EXCERPT TO READ:
When and what data you should share publicly?
Whether open data sharing is a requirement in your project, or perhaps when submitting a publication to a specific publisher, you always need to consider what data needs to be/can be released, when to open the data and where and how to do it. The issue of data sharing can arise at any time during your research and information about when and what data you will share should be captured in your data management plan.
Although each publisher or provider may have its specific conditions for sharing data open in general, at the time of publication of the scientific output all data necessary for replication of the study results must be released without restriction. If there are legal or ethical barriers to such data sharing, authors must indicate this in the Data Availability Statement and mention where the data can be accessed.
When to share research data during research/publication
There are several time frames for open sharing of the research data:
1. Share real-time data as your research progresses.
Sharing data as it is being collected is not very common in scientific practice. This is due to concerns about providing an advantage and the possibility of other institutions and researchers mining your research data. The exception to this is in the case of sudden events or global problems, such as pandemics, where shared data can greatly help the public.
2. Share data immediately when you submit the manuscript to which it is associated for review in a peer-reviewed journal.
Making the data available to reviewers will allow them to examine your work more deeply and demonstrate the richness of your research. Sharing data at this stage may be a publisher-specific requirement, so we always recommend that you check the individual data-sharing policies of academic publishers.
3. Share the data at the same time as the underlying book or article is published.
This is probably the most commonly used method. Again, this may be a requirement of the publisher you are publishing with. It may also be one of the conditions in your project. Alternatively, you may simply want to provide readers with background material on your work.

ENTRIES SHOWN:
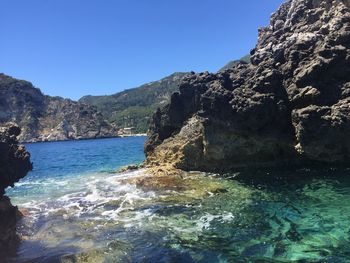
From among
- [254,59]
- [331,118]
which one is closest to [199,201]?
[331,118]

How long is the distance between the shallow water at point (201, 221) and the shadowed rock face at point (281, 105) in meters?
2.58

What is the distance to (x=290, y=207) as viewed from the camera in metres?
20.8

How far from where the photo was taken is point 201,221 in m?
19.5

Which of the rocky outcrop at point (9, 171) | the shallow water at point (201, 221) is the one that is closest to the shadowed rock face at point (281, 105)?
the shallow water at point (201, 221)

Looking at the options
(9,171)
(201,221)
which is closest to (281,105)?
(201,221)

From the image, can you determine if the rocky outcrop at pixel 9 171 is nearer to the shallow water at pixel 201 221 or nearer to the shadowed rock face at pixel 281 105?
the shallow water at pixel 201 221

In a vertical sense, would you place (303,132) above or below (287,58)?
below

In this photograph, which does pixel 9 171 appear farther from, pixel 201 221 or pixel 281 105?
pixel 281 105

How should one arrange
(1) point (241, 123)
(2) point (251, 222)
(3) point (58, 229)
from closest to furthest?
(2) point (251, 222) → (3) point (58, 229) → (1) point (241, 123)

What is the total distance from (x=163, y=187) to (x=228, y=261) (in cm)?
1387

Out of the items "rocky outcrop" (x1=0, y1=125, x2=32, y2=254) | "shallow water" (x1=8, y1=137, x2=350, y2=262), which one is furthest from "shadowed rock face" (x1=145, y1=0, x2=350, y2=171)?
"rocky outcrop" (x1=0, y1=125, x2=32, y2=254)

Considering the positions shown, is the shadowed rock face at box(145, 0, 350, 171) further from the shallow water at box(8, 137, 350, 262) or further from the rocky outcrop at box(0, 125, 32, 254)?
the rocky outcrop at box(0, 125, 32, 254)

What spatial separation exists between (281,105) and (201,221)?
47.1 feet

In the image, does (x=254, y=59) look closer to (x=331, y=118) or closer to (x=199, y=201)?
(x=331, y=118)
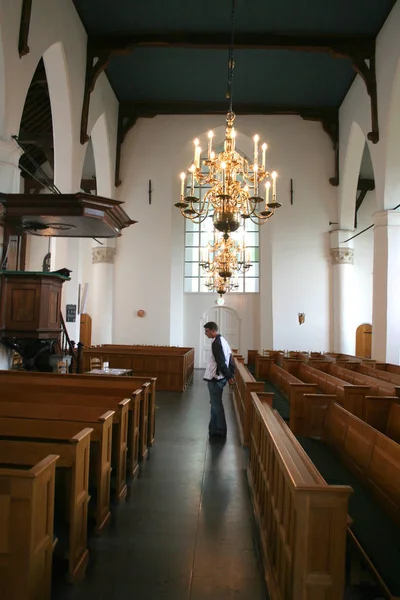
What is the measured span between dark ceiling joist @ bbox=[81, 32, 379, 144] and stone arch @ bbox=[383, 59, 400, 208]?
4.12 feet

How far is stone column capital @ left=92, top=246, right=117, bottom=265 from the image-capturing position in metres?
14.2

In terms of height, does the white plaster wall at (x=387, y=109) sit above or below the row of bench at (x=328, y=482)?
above

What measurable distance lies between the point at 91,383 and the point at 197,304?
11.4 metres

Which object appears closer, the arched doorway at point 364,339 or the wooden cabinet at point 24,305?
the wooden cabinet at point 24,305

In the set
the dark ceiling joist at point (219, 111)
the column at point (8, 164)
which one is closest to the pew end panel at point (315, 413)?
the column at point (8, 164)

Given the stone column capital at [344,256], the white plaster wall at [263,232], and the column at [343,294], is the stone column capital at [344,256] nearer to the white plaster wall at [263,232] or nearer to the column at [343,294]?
the column at [343,294]

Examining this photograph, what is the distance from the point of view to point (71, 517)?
2.32 metres

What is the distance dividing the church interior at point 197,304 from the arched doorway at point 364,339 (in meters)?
0.08

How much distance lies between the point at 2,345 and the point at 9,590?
4.64m

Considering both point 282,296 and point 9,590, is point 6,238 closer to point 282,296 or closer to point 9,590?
point 9,590

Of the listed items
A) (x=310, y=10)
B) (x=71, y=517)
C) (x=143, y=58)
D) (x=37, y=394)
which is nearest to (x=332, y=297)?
(x=310, y=10)

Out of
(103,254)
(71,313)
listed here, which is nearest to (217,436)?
(71,313)

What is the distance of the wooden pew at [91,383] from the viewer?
169 inches

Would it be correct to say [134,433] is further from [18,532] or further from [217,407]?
[18,532]
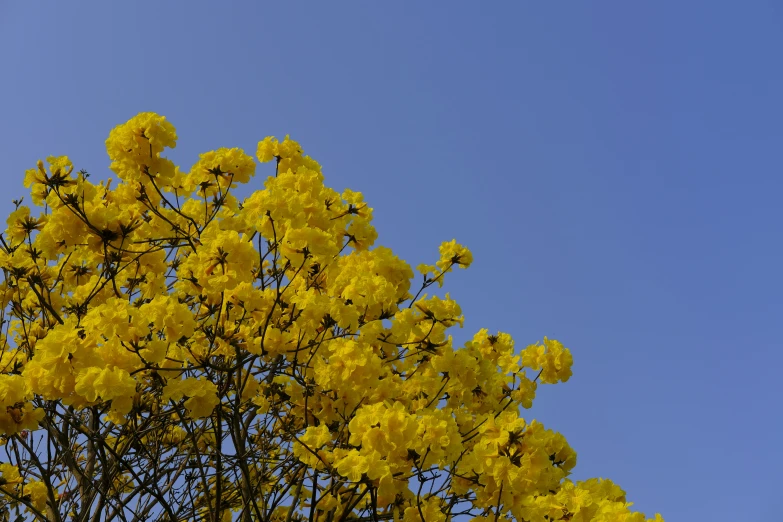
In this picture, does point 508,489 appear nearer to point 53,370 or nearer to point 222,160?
point 53,370

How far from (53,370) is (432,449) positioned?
5.39 ft

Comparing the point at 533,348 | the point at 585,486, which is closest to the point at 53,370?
the point at 585,486

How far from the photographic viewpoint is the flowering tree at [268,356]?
277 cm

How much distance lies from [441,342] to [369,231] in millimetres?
814

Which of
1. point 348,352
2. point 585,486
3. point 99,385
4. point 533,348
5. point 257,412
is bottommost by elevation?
point 585,486

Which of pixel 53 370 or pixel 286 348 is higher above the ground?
pixel 286 348

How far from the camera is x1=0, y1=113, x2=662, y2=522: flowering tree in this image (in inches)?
109

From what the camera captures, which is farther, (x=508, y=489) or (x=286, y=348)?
(x=286, y=348)

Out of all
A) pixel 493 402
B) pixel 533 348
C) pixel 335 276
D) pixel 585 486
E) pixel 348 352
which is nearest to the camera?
pixel 585 486

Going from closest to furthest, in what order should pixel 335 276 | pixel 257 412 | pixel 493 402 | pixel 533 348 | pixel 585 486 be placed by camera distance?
pixel 585 486, pixel 335 276, pixel 257 412, pixel 493 402, pixel 533 348

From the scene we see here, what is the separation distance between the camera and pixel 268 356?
3576 millimetres

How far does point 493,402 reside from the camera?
463 cm

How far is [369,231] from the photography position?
3992 millimetres

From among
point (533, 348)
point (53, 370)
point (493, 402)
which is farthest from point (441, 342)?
point (53, 370)
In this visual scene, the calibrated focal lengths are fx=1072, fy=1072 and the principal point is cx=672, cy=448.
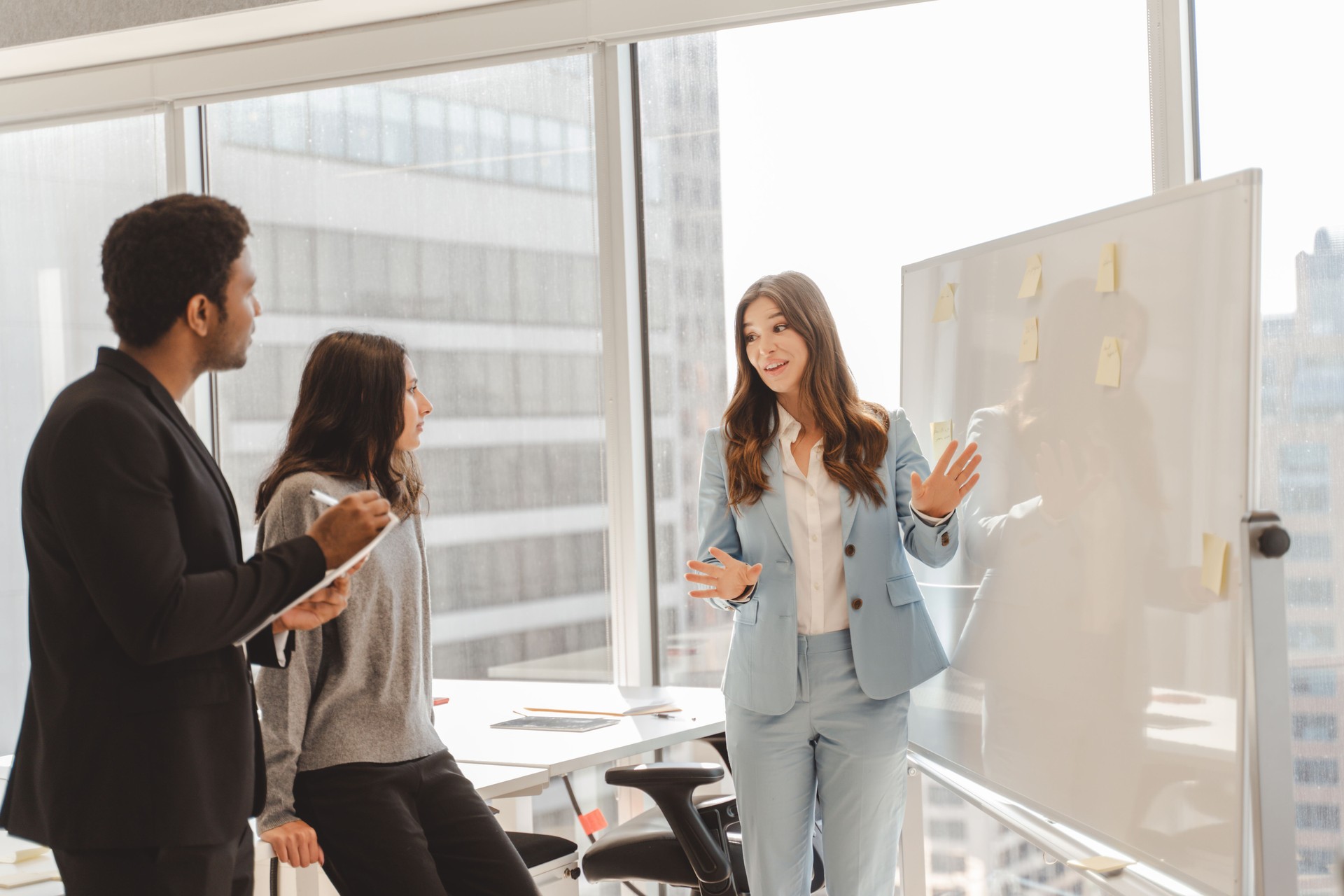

BRIEF 1:
According to the text on sharing research data, which time frame for open sharing is probably the most commonly used?
BRIEF 2:
Retype the portion of the text on sharing research data starting with "Sharing data as" and going on through "of academic publishers.".
The data shown here has no connection to the text on sharing research data.

RESULT 1:
Sharing the data at the same time as the underlying book or article is published.

RESULT 2:
Sharing data as it is being collected is not very common in scientific practice. This is due to concerns about providing an advantage and the possibility of other institutions and researchers mining your research data. The exception to this is in the case of sudden events or global problems, such as pandemics, where shared data can greatly help the public.
2. Share data immediately when you submit the manuscript to which it is associated for review in a peer-reviewed journal.
Making the data available to reviewers will allow them to examine your work more deeply and demonstrate the richness of your research. Sharing data at this stage may be a publisher-specific requirement, so we always recommend that you check the individual data-sharing policies of academic publishers.